(Stored data)

************

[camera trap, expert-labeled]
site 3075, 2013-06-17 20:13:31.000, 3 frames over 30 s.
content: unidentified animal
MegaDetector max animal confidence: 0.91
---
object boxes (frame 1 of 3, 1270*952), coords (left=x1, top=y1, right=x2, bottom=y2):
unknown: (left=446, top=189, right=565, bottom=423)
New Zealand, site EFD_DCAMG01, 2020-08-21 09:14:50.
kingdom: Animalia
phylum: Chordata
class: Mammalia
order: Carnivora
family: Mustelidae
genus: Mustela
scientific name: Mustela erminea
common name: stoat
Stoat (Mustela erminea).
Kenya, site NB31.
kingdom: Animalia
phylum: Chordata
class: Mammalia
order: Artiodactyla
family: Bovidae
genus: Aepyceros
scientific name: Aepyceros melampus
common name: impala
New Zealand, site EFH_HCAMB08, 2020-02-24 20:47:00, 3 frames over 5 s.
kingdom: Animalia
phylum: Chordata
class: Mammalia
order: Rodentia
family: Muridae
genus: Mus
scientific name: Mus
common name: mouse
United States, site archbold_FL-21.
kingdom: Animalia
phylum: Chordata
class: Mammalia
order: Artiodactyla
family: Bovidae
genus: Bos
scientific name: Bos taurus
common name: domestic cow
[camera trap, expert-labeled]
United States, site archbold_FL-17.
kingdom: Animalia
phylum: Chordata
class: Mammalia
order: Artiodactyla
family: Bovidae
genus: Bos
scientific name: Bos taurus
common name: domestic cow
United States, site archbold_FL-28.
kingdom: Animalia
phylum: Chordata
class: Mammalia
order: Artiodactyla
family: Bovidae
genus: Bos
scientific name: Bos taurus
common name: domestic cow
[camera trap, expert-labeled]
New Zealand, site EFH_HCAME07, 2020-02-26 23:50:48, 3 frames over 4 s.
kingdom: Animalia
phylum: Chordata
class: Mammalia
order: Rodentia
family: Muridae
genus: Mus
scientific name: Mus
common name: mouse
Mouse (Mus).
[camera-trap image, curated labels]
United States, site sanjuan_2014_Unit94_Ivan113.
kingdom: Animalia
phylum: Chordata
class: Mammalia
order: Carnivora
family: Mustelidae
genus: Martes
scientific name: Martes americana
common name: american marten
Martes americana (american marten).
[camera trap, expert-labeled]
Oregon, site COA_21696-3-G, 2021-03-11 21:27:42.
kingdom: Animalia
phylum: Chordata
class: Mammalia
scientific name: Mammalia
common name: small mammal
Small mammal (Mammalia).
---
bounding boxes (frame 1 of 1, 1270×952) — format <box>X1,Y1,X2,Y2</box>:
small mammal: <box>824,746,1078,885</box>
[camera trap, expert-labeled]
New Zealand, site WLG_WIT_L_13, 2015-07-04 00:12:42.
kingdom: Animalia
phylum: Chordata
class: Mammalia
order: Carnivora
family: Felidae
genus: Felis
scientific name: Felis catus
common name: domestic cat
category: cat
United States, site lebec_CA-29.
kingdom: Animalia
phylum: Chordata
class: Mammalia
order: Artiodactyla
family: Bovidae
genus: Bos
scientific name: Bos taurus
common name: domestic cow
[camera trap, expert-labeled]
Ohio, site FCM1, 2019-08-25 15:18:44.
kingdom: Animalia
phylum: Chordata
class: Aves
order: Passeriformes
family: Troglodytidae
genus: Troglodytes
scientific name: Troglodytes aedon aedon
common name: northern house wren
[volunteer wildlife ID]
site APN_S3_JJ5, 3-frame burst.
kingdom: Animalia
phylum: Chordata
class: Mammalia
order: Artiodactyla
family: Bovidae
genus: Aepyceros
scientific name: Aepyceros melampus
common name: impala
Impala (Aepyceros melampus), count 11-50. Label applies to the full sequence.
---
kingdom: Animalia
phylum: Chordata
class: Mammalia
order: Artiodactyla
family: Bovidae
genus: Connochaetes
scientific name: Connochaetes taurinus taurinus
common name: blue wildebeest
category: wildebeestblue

************

# [Exercise description]
Looking through the records, copy out every line in which the word "Zealand" is found.

# [Result]
New Zealand, site EFD_DCAMG01, 2020-08-21 09:14:50.
New Zealand, site EFH_HCAMB08, 2020-02-24 20:47:00, 3 frames over 5 s.
New Zealand, site EFH_HCAME07, 2020-02-26 23:50:48, 3 frames over 4 s.
New Zealand, site WLG_WIT_L_13, 2015-07-04 00:12:42.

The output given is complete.